- Exercise -
Would it be possible to write out each entry below exactly, without the pictures?

(Image-text web data)
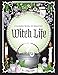 Coloring Book of Shadows: Witch Life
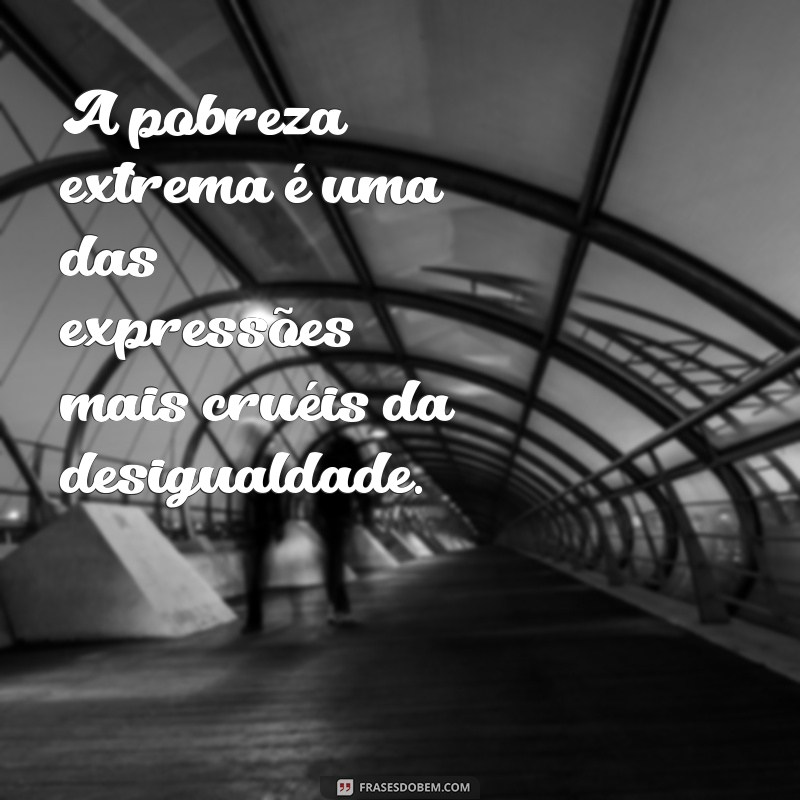 Descubra as mais poderosas frases sobre desigualdade e inspire-se para lutar por um mundo mais justo 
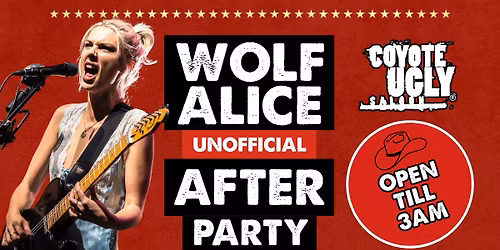 WOLF ALICE UNOFFICIAL AFTERPARTY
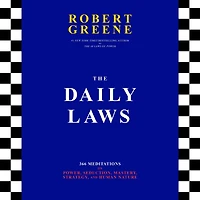 The Daily Laws: 366 Meditations on Power, Seduction, Mastery, Strategy, and Human Nature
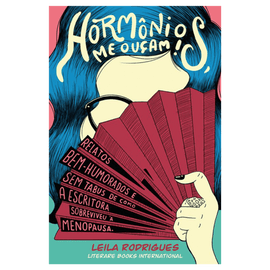 Hormônios, me ouçam!: relatos bem-humorados e sem tabus de como a escritora sobreviveu à menopausa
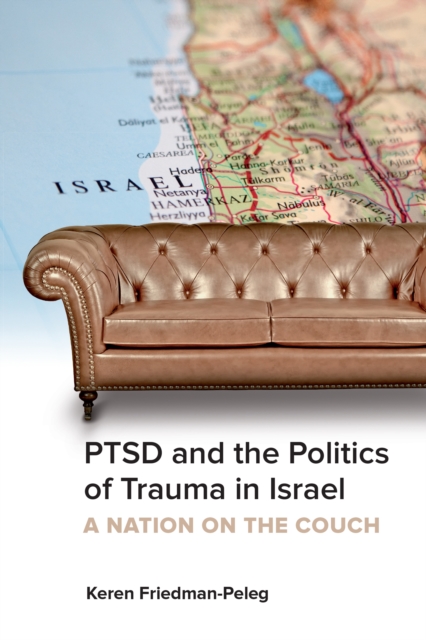 PTSD and the Politics of Trauma in Israel : A Nation on the Couch, EPUB eBook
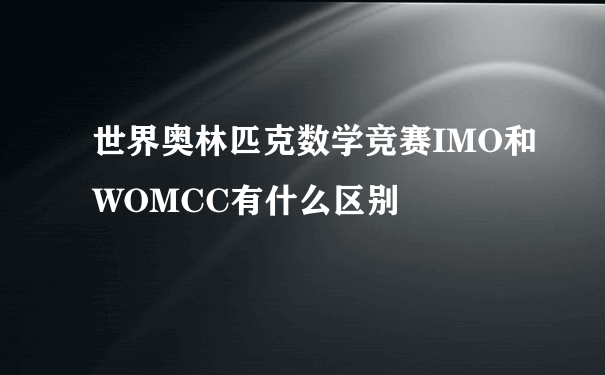 世界奥林匹克数学竞赛IMO和WOMCC有什么区别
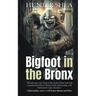 Bigfoot in the Bronx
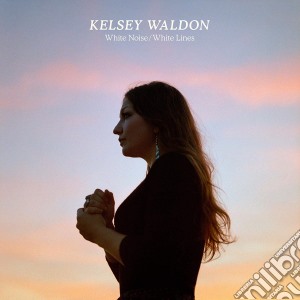 (LP Vinile) Kelsey Waldon - White Noise / White Lines lp vinile
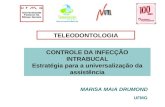 MARISA MAIA DRUMOND UFMG CONTROLE DA INFECÇÃO INTRABUCAL Estratégia para a universalização da assistência TELEODONTOLOGIA.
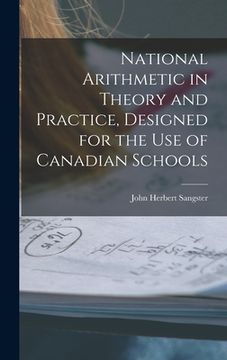 portada National Arithmetic in Theory and Practice, Designed for the Use of Canadian Schools [microform] (in English)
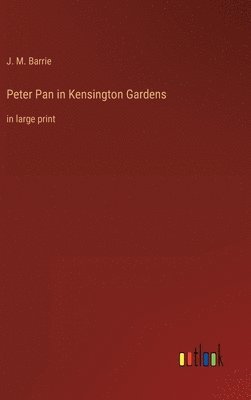 J M Barrie - Peter Pan in Kensington Gardens, Inbunden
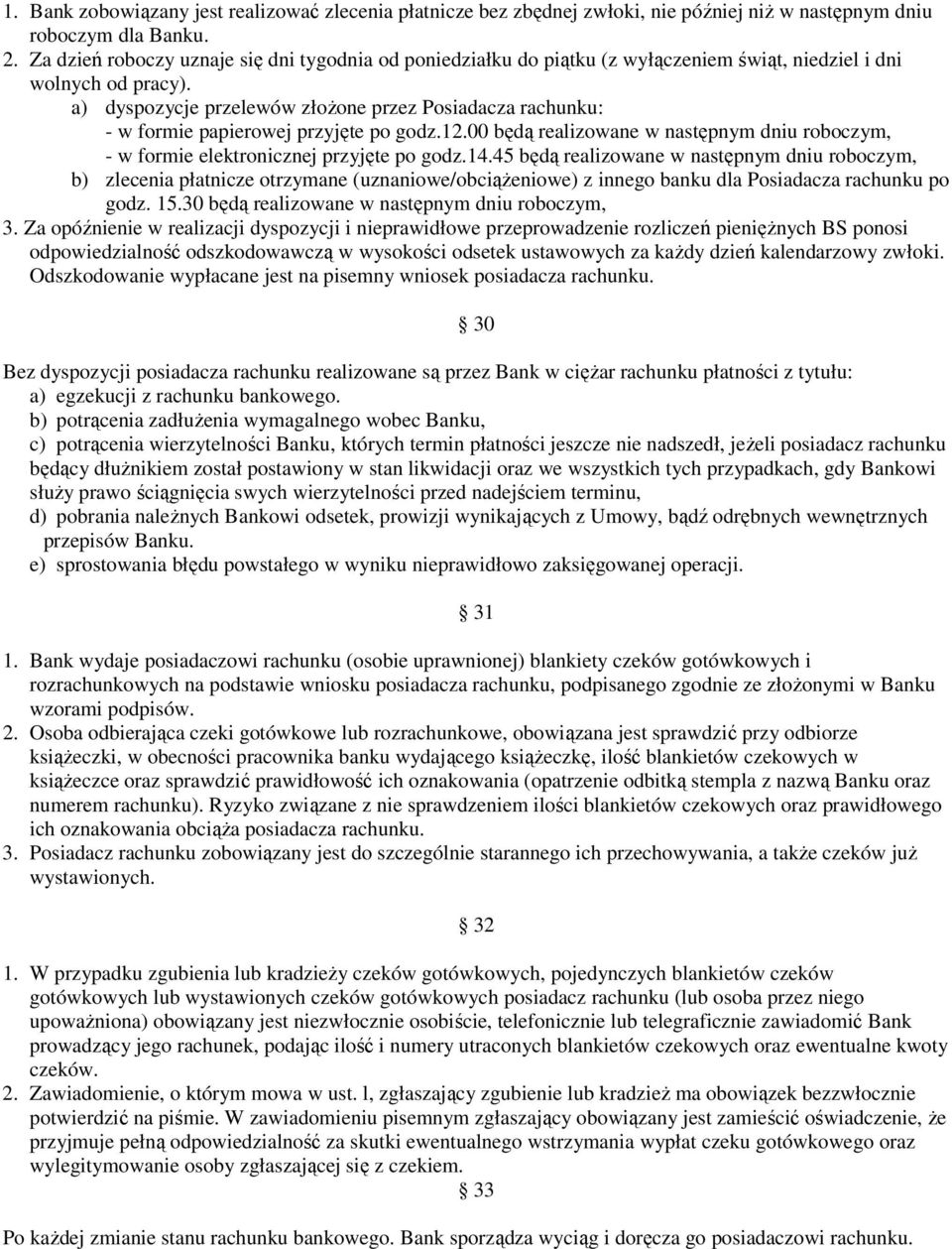 a) dyspozycje przelewów złoŝone przez Posiadacza rachunku: - w formie papierowej przyjęte po godz.12.00 będą realizowane w następnym dniu roboczym, - w formie elektronicznej przyjęte po godz.14.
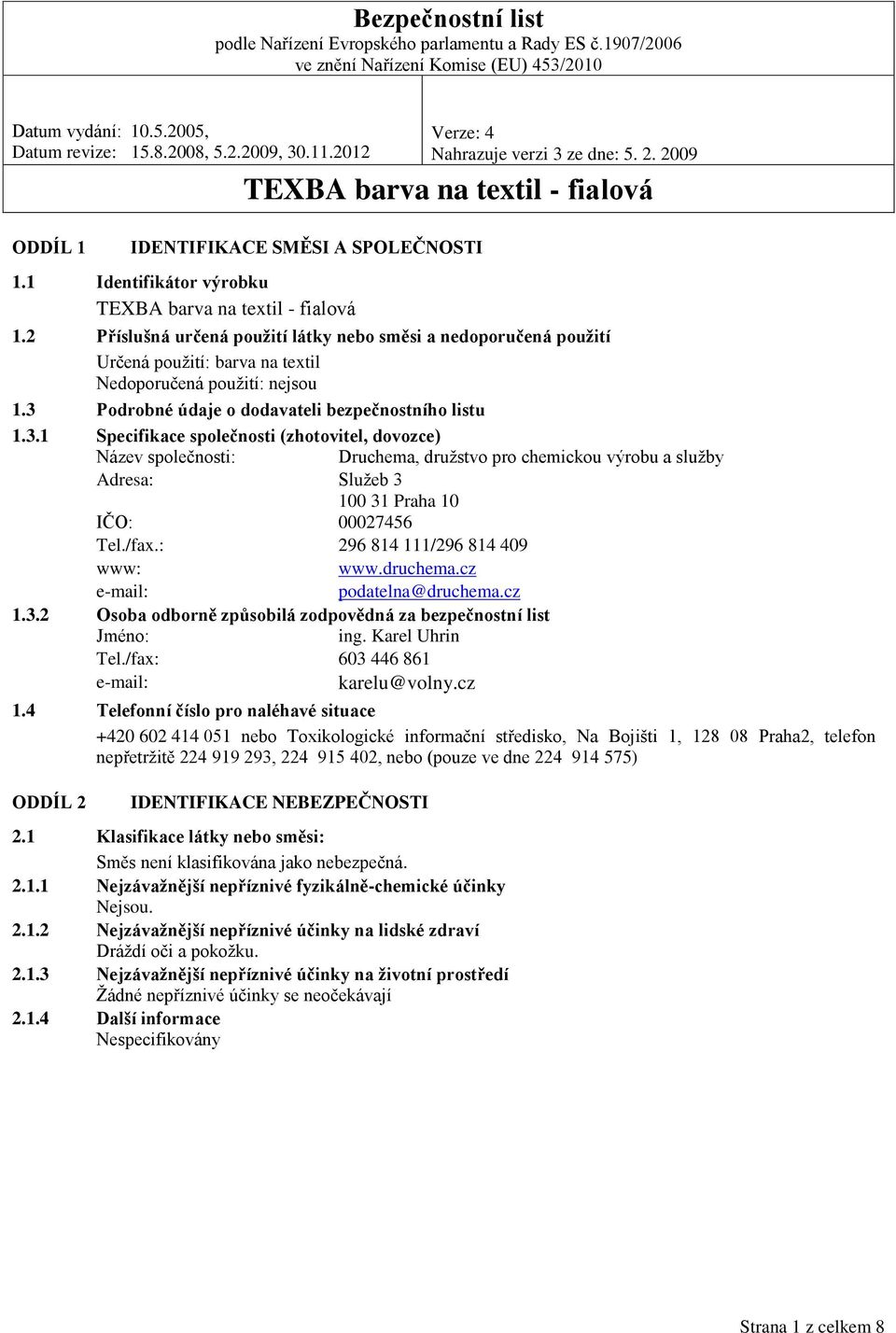 /fax.: 296 814 111/296 814 409 www: www.druchema.cz e-mail: podatelna@druchema.cz 1.3.2 Osoba odborně způsobilá zodpovědná za bezpečnostní list Jméno: ing. Karel Uhrin Tel.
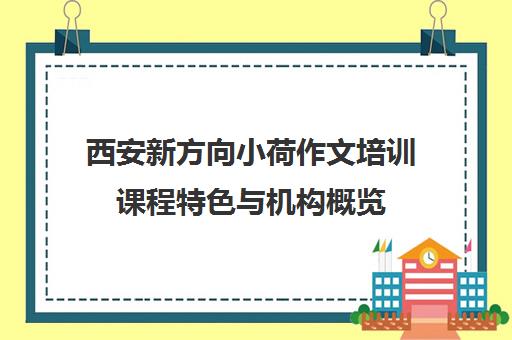 西安新方向小荷作文培训课程特色与机构概览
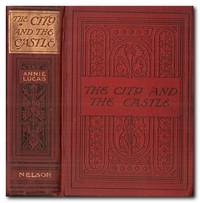image of The City and the Castle A Story of the Reformation in Switzerland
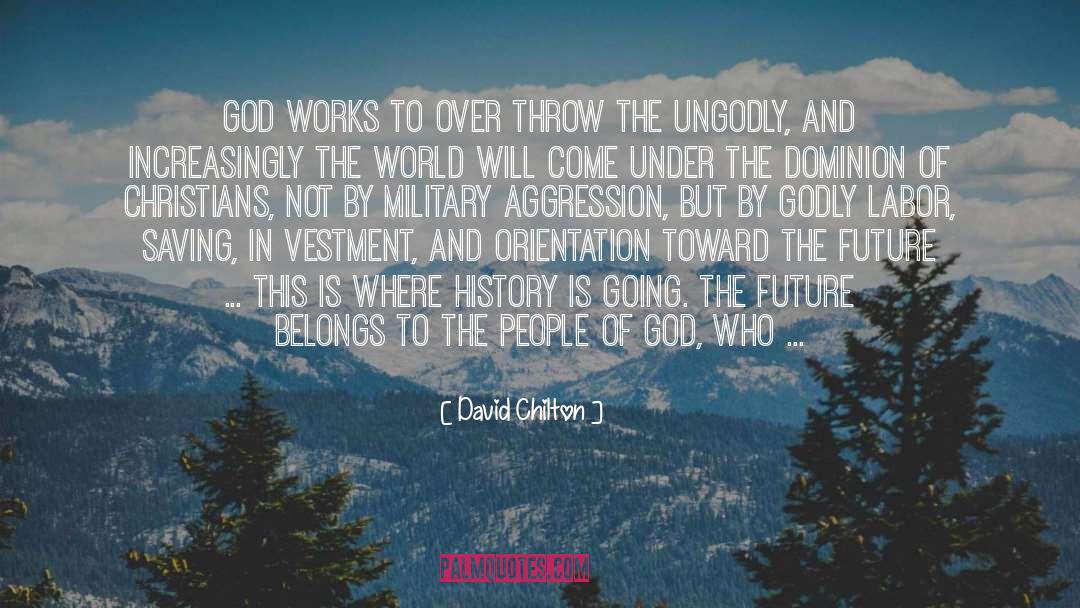 Godly quotes by David Chilton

- Result for this exercise -
 Coloring Book of Shadows: Witch Life
 Descubra as mais poderosas frases sobre desigualdade e inspire-se para lutar por um mundo mais justo 
 WOLF ALICE UNOFFICIAL AFTERPARTY
 The Daily Laws: 366 Meditations on Power, Seduction, Mastery, Strategy, and Human Nature
 Hormônios, me ouçam!: relatos bem-humorados e sem tabus de como a escritora sobreviveu à menopausa
 PTSD and the Politics of Trauma in Israel : A Nation on the Couch, EPUB eBook
 世界奥林匹克数学竞赛IMO和WOMCC有什么区别
 Bigfoot in the Bronx
 (LP Vinile) Kelsey Waldon - White Noise / White Lines lp vinile
 MARISA MAIA DRUMOND UFMG CONTROLE DA INFECÇÃO INTRABUCAL Estratégia para a universalização da assistência TELEODONTOLOGIA.
 portada National Arithmetic in Theory and Practice, Designed for the Use of Canadian Schools [microform] (in English)
 J M Barrie - Peter Pan in Kensington Gardens, Inbunden
 a) dyspozycje przelewów złoŝone przez Posiadacza rachunku: - w formie papierowej przyjęte po godz.12.00 będą realizowane w następnym dniu roboczym, - w formie elektronicznej przyjęte po godz.14.
 /fax.: 296 814 111/296 814 409 www: www.druchema.cz e-mail: podatelna@druchema.cz 1.3.2 Osoba odborně způsobilá zodpovědná za bezpečnostní list Jméno: ing. Karel Uhrin Tel.
 西安新方向小荷作文培训课程特色与机构概览
image of The City and the Castle A Story of the Reformation in Switzerland
 Godly quotes by David Chilton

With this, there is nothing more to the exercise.